Anos antes, em Abril de 1927, Muruganar tinha entregado a Bhagavan estes versos, com o pedido de os desenvolver. A resposta de Bhagavan foi os cinco poemas chamados Anma Viddai ou "Auto Conhecimento". [os versos de Muruganar eram uma reformulação deliberada de um poema popular, Tamil, que diz:



"Oh, muito difícil é o Auto-Conhecimento".



Bhagavan contou a seguinte história sobre o poema (Fonte: "Dia a Dia", 26-2-1946 Manhã):
Muruganar tinha escrito o refrão (pallavi) e o refrão suplementar (anupallavi) e queria as estrofes (charanams). Ele disse que não conseguia completar a canção, pois as palavras não lhe vinham à ideia, e pediu-me para a completar. Em consequência disso, escrevi esta canção. Primeiro escrevi apenas uma estrofe ou Charanam, mas como Muruganar queria pelo menos quatro, então fiz mais três. No fim lembrei-me de que eu não tinha feito qualquer menção a Annamalai
* e assim escrevi um quinto Charanam e nele mencionei Annamalai, tal como Ponnambalam é mencionado nos versos da canção da história de Nandanar, que serviu de modelo para o nosso cântico.

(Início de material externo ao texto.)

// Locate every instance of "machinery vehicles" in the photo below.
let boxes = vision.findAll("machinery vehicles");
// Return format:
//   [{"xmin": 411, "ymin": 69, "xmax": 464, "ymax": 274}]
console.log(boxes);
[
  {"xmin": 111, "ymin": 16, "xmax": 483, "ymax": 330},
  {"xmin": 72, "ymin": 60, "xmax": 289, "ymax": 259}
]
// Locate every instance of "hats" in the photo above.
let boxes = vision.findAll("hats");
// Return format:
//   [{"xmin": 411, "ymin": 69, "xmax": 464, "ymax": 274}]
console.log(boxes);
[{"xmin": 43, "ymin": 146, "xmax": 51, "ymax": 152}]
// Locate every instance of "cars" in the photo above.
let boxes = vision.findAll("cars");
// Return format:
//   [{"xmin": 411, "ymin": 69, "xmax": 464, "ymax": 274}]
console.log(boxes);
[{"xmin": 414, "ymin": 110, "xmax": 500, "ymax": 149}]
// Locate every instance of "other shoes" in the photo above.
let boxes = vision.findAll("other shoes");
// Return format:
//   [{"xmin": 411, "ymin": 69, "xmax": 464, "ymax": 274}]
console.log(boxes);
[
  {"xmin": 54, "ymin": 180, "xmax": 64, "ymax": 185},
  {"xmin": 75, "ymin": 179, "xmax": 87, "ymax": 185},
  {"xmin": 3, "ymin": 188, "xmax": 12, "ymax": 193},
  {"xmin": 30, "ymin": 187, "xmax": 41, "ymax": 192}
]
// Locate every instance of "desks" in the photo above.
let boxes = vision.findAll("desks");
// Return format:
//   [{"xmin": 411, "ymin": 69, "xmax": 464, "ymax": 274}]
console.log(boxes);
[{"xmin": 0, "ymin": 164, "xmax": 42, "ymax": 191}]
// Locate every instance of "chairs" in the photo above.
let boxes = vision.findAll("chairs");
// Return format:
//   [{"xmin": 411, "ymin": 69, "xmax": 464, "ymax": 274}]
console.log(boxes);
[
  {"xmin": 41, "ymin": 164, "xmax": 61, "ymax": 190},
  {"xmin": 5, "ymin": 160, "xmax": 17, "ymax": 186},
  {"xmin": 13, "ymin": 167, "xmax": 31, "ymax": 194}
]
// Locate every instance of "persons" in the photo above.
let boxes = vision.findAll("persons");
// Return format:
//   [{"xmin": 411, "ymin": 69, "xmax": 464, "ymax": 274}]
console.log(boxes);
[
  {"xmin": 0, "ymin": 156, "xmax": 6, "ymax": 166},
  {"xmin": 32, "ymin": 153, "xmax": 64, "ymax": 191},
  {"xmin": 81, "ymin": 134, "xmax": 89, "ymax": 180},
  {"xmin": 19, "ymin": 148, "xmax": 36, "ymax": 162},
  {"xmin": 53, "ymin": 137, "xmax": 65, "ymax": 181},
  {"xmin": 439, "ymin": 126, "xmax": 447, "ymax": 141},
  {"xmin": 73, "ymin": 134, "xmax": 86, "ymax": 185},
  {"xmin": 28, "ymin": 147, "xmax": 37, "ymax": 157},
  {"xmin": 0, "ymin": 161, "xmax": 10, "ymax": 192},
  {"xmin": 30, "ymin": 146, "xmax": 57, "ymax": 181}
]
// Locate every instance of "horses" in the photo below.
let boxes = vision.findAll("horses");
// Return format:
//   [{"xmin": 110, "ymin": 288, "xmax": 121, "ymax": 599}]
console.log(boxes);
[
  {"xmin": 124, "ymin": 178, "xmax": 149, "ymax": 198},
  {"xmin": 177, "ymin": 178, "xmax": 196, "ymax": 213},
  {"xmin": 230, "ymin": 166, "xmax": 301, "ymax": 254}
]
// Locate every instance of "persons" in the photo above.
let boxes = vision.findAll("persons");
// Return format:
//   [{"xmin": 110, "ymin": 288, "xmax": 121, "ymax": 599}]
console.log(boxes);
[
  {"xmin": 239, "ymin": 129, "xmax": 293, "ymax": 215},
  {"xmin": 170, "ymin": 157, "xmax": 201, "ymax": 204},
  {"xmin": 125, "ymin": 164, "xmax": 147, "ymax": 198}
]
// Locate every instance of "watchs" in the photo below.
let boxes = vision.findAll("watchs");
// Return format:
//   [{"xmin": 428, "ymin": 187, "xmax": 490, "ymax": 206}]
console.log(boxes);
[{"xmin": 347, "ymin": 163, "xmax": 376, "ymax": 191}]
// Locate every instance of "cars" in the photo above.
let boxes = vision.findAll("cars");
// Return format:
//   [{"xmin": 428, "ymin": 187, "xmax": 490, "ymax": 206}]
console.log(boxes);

* O Monte sagrado Arunachala é também conhecido pelos nomes Arunagiri,
  Annamalai Hill, Arunachalam, Arunai, Sonagiri e Sonachalam.

O Hino


Refrão


Oh, muito fácil é o Auto-Conhecimento,
Oh, muito fácil mesmo.


Refrão suplementar


Mesmo para os mais enfermos, tão real é o Ser
Que, em comparação com ele, o amalaka [o fruto groselha] na mão parece uma mera ilusão.
Oh, muito fácil é Auto-Conhecimento,
Oh, muito fácil mesmo.



Texto

1. Verdadeiro, forte, para sempre viçoso se ergue o Ser.
    É dele na verdade que surge o fantasma corpo
    e o fantasma mundo. Quando esta ilusão é destruída
    E nem uma partícula permanece, o Sol do Ser brilha
    resplandecente e real na vastidão do coração expandido.
    Trevas morrem, aflições terminam, e a Bem-aventurança brota.



2. O pensamento ‘eu sou o corpo’ é o fio no qual
    estão atados muitos pensamentos. Inquirindo interiormente,
    pergunte ‘Quem sou eu? e de onde vem este pensamento?’
    Todos os outros pensamentos desaparecem. E como ‘Eu-Eu’ na câmara do Coração,
    o Ser brilha por si mesmo. Esta Auto-consciência é
    o único Céu, esta quietude, esta morada de Bem-aventurança.

   
3. De que serve conhecer outras coisas que não o Ser?
    E sendo o Ser conhecido, que outra coisa há para conhecer?
    Aquela luz una que brilha como muitos eu's,
    veja este Ser interior como um relâmpago de consciência;
    É a graça actuando; o ego morrendo;
    É o desabrochar da Bem-aventurança.



4. Para soltar laços de karma, findar nascimentos,
    Este caminho é o mais fácil de todos os caminhos.
    Permaneça em quietude, sem agitação da língua, da mente ou do corpo.
    E contemple o esplendor do Ser interior,
    Experiência da eternidade; ausência de todo o medo;
    O vasto oceano de Bem-aventurança.


5. Annamalai, o Ser, o olhar por trás do olhar da mente,
    que vê o olhar e todos os outros sentidos, que conhece o céu e outros elementos,
    o Ser que contém, revela, percebe o céu interior que brilha dentro do Coração.
    Quando a mente livre de pensamento se volta para dentro,
    Annamalai aparece como meu próprio Ser.
    A verdadeira graça é necessária; junta-se o amor e a Bem-aventurança brota.




Reflexão preliminar



Antes de começar propriamente com a Vichara, desejo abordar a implicação revelada no refrão: 'Oh, muito fácil é o Auto-conhecimento, Oh, muito fácil mesmo', acompanhado pelo refrão suplementar, de que o Eu é mais facilmente evidente do que o proverbial amalaka (o fruto groselha) colocado na palma da mão.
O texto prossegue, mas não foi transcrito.